• The data
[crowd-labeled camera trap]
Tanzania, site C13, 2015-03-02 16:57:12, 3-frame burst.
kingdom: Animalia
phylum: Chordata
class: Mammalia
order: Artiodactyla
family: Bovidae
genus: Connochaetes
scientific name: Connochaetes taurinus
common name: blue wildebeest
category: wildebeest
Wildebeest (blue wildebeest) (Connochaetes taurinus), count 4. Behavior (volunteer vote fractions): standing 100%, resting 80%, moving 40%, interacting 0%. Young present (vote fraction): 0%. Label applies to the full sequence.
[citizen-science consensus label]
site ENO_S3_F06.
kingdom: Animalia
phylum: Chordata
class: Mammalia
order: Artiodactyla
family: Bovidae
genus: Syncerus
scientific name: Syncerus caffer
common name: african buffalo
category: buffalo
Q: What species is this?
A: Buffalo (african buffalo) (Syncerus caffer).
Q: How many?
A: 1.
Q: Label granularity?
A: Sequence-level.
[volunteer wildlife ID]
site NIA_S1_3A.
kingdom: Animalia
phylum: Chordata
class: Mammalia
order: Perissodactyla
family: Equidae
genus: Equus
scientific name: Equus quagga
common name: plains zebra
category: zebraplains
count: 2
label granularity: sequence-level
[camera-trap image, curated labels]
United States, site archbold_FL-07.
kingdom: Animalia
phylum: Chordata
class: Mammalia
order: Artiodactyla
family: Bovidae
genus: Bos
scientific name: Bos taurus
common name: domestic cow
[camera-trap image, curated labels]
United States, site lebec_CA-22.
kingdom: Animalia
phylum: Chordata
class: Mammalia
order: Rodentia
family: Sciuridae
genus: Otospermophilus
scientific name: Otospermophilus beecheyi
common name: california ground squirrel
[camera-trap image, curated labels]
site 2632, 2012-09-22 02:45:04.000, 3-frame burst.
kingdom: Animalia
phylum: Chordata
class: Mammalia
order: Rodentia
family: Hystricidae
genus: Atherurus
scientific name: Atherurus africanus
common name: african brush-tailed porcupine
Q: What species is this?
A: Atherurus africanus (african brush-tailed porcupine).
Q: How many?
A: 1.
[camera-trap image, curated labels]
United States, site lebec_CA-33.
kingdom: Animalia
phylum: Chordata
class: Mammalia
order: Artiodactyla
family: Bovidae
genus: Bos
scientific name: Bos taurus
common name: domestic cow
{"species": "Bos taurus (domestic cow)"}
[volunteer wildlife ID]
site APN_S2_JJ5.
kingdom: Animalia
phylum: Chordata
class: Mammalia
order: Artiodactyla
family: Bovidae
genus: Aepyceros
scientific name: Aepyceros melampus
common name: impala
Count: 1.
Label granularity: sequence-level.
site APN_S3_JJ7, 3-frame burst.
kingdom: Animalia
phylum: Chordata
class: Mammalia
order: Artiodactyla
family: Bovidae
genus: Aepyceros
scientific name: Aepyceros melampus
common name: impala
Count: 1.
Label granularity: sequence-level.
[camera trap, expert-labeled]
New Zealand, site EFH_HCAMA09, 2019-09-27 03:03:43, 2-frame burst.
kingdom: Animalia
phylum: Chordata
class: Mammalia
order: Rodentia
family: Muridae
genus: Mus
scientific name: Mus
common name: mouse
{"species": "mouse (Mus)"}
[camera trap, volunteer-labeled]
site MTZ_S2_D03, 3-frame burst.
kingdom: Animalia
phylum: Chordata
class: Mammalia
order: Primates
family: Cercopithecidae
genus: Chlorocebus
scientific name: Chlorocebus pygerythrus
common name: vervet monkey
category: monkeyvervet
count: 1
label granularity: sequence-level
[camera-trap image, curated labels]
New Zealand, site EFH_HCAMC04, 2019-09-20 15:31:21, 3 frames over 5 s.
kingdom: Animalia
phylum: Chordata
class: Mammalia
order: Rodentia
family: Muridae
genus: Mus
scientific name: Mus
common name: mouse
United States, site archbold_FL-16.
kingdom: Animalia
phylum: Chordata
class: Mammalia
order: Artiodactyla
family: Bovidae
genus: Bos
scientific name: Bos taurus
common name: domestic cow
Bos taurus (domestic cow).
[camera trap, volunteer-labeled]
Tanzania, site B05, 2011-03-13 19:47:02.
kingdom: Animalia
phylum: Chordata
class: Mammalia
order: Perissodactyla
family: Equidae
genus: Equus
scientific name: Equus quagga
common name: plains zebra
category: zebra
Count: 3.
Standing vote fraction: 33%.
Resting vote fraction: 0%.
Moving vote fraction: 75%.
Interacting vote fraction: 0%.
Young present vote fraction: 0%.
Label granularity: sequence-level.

• Task requirements
Among the lines of the material, find those holding the word "Zealand" and return them.

• Output of the task
New Zealand, site EFH_HCAMA09, 2019-09-27 03:03:43, 2-frame burst.
New Zealand, site EFH_HCAMC04, 2019-09-20 15:31:21, 3 frames over 5 s.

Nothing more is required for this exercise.